→ **Task goal**
Rewrite the part that opens with the line containing "When comparing point" and closes with the line containing "Answer: (x=88, y=417)", changing "window pane" to "glass panel" and leaving everything else unchanged.

[Collected data entries]
....
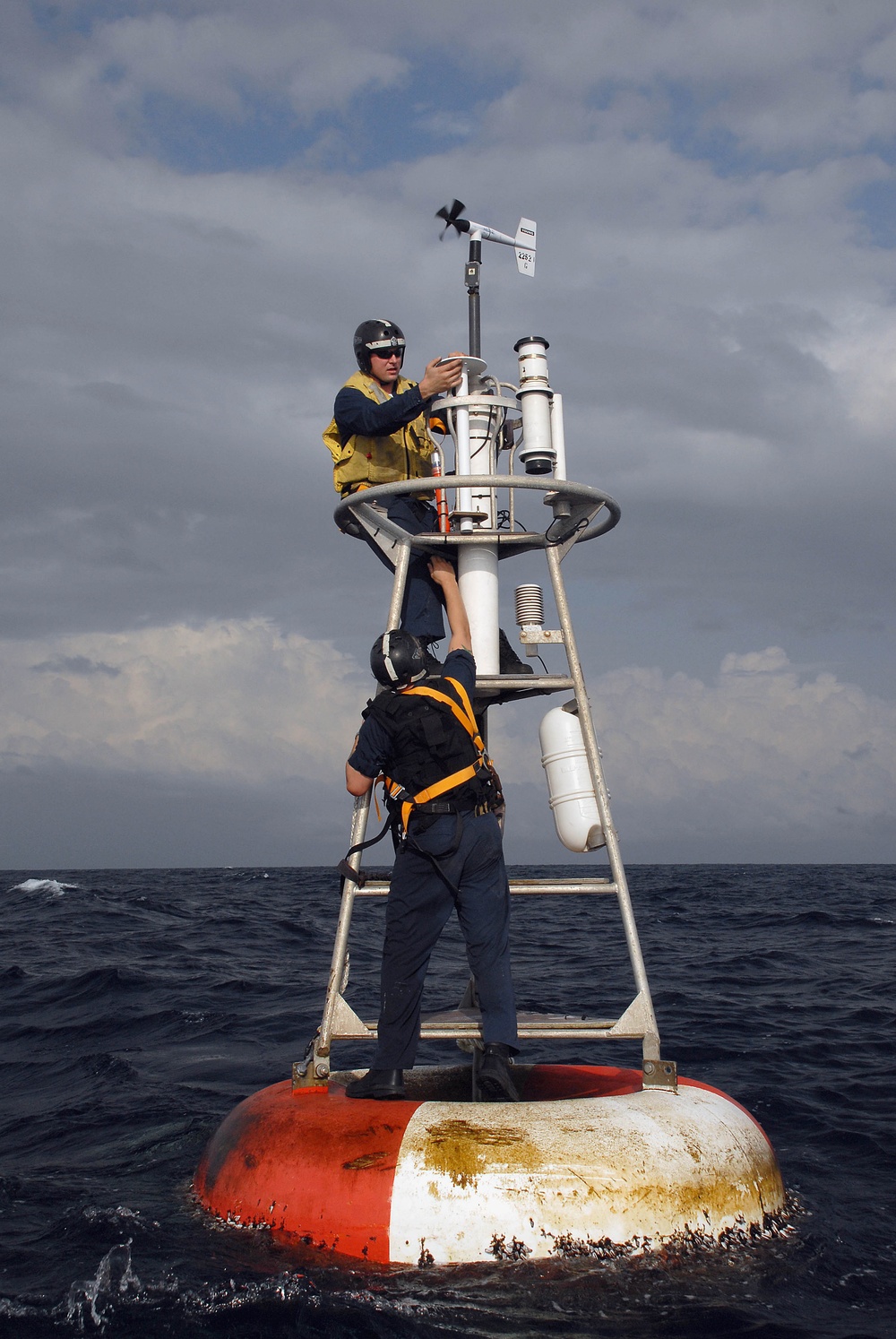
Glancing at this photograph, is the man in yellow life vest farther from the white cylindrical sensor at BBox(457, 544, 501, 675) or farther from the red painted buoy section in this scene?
the red painted buoy section

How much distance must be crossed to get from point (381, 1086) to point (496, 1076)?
63cm

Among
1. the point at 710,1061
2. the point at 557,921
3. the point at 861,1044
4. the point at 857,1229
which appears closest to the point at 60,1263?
the point at 857,1229

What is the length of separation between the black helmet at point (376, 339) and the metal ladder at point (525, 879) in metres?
0.98

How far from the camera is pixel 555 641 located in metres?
6.72

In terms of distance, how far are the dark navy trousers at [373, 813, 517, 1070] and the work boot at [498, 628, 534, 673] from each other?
1228 millimetres

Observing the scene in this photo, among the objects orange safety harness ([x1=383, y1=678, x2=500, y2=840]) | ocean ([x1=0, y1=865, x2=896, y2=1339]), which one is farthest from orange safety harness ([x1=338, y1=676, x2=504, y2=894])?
ocean ([x1=0, y1=865, x2=896, y2=1339])

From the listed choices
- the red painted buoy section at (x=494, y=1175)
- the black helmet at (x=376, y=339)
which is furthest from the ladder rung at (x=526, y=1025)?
the black helmet at (x=376, y=339)

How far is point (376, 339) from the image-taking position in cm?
687

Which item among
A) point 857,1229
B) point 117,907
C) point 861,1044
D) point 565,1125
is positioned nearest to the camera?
point 565,1125

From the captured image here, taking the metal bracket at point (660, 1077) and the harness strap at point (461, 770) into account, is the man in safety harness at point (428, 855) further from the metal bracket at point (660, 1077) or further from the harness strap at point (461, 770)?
the metal bracket at point (660, 1077)

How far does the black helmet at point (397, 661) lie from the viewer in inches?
231

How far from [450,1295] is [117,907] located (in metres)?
25.3

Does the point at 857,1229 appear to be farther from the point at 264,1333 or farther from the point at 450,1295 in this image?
the point at 264,1333

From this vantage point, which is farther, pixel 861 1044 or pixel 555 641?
pixel 861 1044
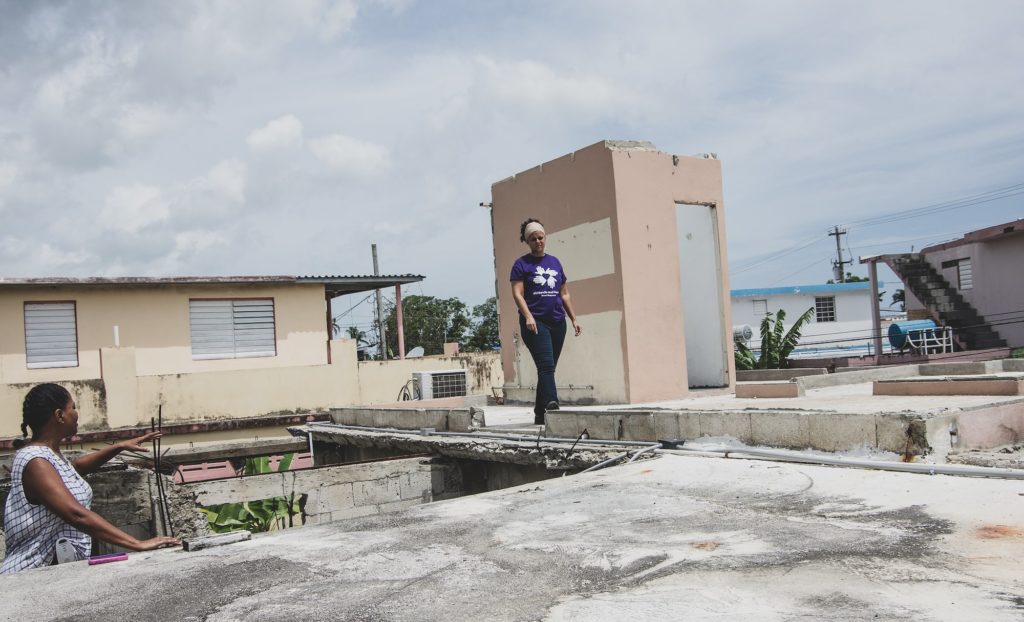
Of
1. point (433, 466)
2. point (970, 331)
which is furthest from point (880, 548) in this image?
point (970, 331)

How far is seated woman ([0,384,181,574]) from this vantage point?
12.1ft

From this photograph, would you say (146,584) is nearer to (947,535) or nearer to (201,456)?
(947,535)

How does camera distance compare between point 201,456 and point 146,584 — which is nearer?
point 146,584

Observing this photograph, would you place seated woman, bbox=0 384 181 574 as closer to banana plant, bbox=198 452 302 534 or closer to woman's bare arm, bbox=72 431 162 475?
woman's bare arm, bbox=72 431 162 475

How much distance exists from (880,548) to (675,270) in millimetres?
7304

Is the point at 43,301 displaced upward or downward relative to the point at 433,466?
upward

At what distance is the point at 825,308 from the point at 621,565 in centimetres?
4174

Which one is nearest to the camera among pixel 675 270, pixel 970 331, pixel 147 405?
pixel 675 270

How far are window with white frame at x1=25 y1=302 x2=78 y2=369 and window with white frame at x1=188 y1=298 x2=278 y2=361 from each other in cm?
260

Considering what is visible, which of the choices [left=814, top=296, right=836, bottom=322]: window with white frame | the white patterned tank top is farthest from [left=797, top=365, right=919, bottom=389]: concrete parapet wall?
[left=814, top=296, right=836, bottom=322]: window with white frame

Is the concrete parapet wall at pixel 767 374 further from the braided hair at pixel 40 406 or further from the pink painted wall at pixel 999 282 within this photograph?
the pink painted wall at pixel 999 282

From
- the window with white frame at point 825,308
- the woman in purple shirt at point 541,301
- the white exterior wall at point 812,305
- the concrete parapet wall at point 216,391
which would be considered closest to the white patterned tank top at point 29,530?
the woman in purple shirt at point 541,301

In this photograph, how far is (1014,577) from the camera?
255cm

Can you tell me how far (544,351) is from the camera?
7.14m
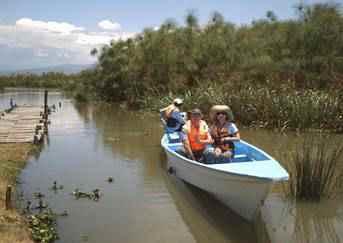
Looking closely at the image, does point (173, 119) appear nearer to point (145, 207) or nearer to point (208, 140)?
point (208, 140)

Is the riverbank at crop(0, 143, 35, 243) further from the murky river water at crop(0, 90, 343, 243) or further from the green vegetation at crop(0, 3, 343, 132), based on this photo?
the green vegetation at crop(0, 3, 343, 132)

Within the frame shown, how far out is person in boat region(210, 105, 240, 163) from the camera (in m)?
8.62

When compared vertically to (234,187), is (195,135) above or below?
above

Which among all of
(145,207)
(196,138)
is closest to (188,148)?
(196,138)

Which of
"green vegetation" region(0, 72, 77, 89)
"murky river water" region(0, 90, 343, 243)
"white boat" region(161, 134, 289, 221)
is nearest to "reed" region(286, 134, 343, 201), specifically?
"murky river water" region(0, 90, 343, 243)

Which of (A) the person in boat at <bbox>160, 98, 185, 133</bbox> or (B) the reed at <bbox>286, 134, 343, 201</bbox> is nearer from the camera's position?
(B) the reed at <bbox>286, 134, 343, 201</bbox>

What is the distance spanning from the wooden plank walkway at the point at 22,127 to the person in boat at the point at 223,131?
25.0 feet

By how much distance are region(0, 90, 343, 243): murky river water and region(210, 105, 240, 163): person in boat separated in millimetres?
1032

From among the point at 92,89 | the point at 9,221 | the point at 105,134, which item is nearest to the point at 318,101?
the point at 105,134

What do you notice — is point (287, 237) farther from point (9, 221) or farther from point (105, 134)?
point (105, 134)

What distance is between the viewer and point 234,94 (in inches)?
749

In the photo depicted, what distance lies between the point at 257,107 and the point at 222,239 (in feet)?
39.3

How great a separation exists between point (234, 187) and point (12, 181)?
5176 millimetres

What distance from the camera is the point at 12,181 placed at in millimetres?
9492
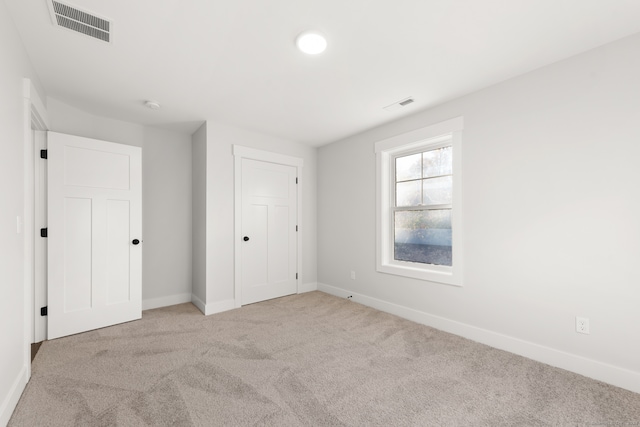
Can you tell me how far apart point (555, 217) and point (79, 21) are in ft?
12.3

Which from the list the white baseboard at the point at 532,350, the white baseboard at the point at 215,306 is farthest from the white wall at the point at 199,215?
the white baseboard at the point at 532,350

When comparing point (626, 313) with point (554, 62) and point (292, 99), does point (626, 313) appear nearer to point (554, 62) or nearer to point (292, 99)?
point (554, 62)

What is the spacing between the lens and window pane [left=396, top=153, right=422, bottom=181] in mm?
3472

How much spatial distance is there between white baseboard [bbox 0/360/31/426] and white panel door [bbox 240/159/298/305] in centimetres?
215

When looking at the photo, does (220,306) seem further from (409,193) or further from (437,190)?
(437,190)

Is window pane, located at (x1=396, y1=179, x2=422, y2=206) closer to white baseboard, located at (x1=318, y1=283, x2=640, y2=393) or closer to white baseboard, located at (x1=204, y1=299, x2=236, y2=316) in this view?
white baseboard, located at (x1=318, y1=283, x2=640, y2=393)

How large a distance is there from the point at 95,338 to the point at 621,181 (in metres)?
4.72

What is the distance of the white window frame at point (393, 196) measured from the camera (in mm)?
2887

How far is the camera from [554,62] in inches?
90.4

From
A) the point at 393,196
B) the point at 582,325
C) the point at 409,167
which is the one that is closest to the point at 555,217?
the point at 582,325

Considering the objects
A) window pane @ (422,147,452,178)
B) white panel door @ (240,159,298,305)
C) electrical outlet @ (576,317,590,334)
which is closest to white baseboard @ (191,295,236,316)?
white panel door @ (240,159,298,305)

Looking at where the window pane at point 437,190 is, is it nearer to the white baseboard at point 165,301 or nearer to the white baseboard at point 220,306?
the white baseboard at point 220,306

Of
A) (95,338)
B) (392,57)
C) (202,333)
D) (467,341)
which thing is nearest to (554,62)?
(392,57)

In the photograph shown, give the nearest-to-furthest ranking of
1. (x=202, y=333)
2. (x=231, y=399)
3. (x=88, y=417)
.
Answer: (x=88, y=417) → (x=231, y=399) → (x=202, y=333)
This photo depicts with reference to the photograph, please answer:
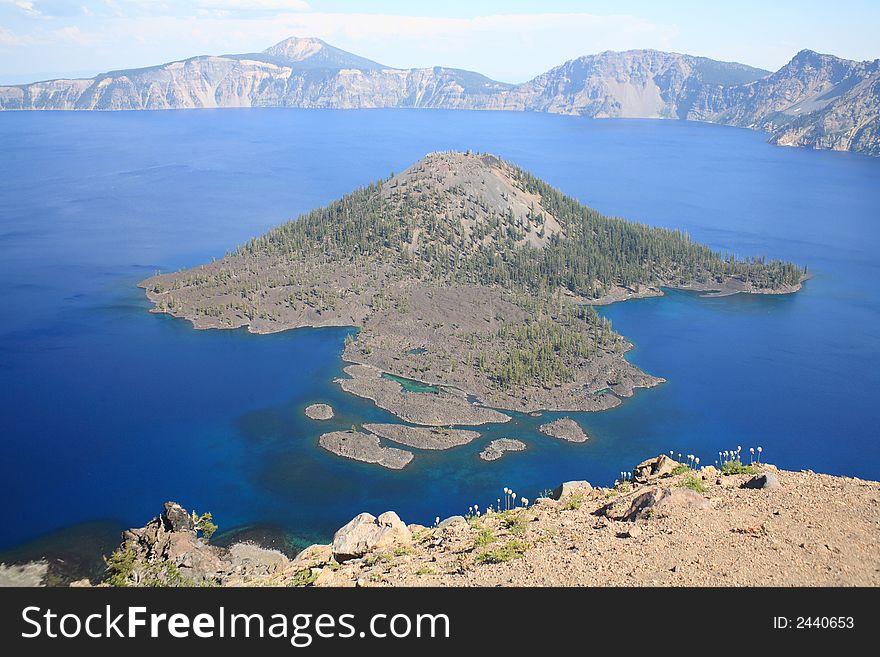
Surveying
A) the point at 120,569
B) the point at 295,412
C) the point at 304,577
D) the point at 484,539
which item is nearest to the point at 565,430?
the point at 295,412

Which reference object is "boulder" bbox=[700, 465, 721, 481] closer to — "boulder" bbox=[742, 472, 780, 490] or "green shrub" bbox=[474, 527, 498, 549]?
"boulder" bbox=[742, 472, 780, 490]

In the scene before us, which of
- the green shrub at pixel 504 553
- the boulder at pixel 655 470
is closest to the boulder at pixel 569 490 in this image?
the boulder at pixel 655 470

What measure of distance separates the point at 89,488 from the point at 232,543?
21.7 metres

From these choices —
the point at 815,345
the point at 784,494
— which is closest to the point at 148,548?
the point at 784,494

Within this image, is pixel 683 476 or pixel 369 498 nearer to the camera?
pixel 683 476

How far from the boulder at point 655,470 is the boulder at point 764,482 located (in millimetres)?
6257

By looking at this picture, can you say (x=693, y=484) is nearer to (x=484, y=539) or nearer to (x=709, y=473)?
(x=709, y=473)

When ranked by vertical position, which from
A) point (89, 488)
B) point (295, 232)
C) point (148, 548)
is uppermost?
point (295, 232)

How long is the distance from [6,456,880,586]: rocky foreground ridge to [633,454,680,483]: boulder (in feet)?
0.48

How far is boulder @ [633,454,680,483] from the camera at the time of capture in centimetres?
4457

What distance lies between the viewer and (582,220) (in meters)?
170

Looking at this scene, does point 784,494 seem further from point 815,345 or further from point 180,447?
point 815,345

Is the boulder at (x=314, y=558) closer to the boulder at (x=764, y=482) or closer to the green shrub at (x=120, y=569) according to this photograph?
the green shrub at (x=120, y=569)

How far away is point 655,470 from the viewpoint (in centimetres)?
4609
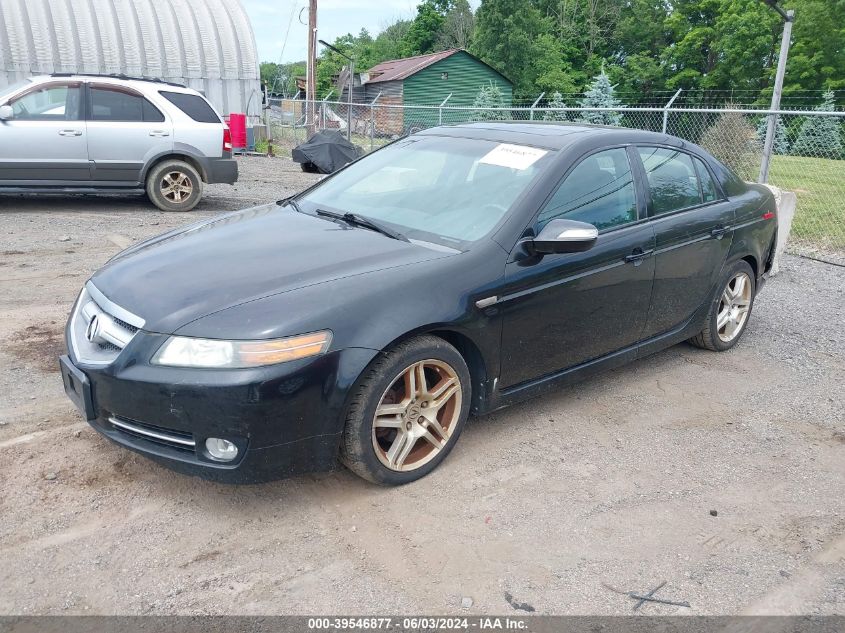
....
→ **Solution for this problem**
When comparing point (626, 313) with point (554, 62) and point (292, 99), does point (626, 313) appear nearer to point (554, 62) or nearer to point (292, 99)?
point (554, 62)

What is the spacing between the lens and glass panel [left=396, top=153, right=422, bottom=181] in mm?
3472

How much spatial distance is there between white baseboard [bbox 0/360/31/426] and white panel door [bbox 240/159/298/305] in centimetres?
215

When looking at the photo, does (220,306) seem further from (409,193) or further from (437,190)?
(437,190)

Is glass panel, located at (x1=396, y1=179, x2=422, y2=206) closer to white baseboard, located at (x1=318, y1=283, x2=640, y2=393) or closer to white baseboard, located at (x1=204, y1=299, x2=236, y2=316) in this view?
white baseboard, located at (x1=318, y1=283, x2=640, y2=393)

How large a distance is there from the point at 95,338 to the point at 621,181 (in metres)?
4.72

What is the distance of the white window frame at point (393, 196) measured from the camera (in mm)?
2887

How far is the camera from [554,62] in inches?
90.4

From
A) the point at 393,196
B) the point at 582,325
C) the point at 409,167
which is the one that is closest to the point at 555,217?
the point at 582,325

Considering the objects
A) glass panel @ (422,147,452,178)
B) white panel door @ (240,159,298,305)
C) electrical outlet @ (576,317,590,334)
which is closest to white baseboard @ (191,295,236,316)?
white panel door @ (240,159,298,305)

Looking at where the glass panel at point 437,190 is, is it nearer to the white baseboard at point 165,301 or nearer to the white baseboard at point 220,306?
the white baseboard at point 220,306

Of
A) (95,338)
B) (392,57)
C) (202,333)
D) (467,341)
which thing is nearest to (554,62)?
(392,57)

In the photograph shown, give the nearest-to-furthest ranking of
1. (x=202, y=333)
2. (x=231, y=399)
3. (x=88, y=417)
.
Answer: (x=88, y=417) → (x=231, y=399) → (x=202, y=333)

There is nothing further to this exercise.